GOAL OF THE EXERCISE: Lines from the line with "Räddningsarbetare bär bort" to the line with "Beautiful brunette girl" in the entries below, and only those, must be output exactly, with both ends included.

[DATA Boundary: Start]

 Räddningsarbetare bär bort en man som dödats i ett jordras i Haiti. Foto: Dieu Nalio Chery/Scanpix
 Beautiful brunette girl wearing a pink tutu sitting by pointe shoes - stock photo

[DATA Boundary: End]
[DATA Boundary: Start]

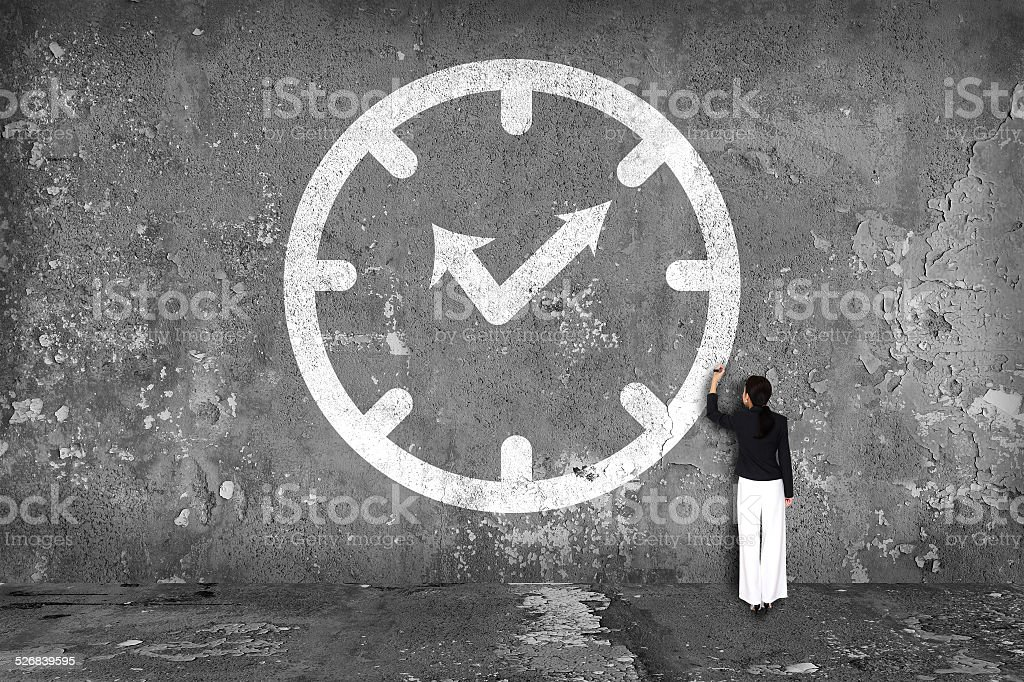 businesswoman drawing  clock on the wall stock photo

[DATA Boundary: End]

PROBLEM SOLUTION:
 Räddningsarbetare bär bort en man som dödats i ett jordras i Haiti. Foto: Dieu Nalio Chery/Scanpix
 Beautiful brunette girl wearing a pink tutu sitting by pointe shoes - stock photo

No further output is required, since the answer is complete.